Data excerpts

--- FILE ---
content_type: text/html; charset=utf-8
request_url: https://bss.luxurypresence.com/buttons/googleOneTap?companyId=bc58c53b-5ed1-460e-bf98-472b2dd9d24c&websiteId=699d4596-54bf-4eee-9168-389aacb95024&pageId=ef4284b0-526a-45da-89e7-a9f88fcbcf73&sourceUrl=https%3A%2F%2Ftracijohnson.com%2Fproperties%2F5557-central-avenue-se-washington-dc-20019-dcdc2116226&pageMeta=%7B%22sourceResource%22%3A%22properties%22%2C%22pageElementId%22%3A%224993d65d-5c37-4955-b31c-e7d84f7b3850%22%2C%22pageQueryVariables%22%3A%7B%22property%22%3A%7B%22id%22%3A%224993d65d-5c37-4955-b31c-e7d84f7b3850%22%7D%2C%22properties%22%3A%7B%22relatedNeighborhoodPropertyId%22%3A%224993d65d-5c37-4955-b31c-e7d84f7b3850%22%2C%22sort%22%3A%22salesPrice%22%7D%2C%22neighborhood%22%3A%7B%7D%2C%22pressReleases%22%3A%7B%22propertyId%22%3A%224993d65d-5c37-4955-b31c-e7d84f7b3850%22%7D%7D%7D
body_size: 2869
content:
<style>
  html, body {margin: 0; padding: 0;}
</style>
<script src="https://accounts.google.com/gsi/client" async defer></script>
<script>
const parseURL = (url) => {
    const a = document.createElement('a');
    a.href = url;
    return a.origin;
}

* [Work request]: Among the records, find every line holding the word "script" and copy it.

* [Solution to this task]:
<script src="https://accounts.google.com/gsi/client" async defer></script>
<script>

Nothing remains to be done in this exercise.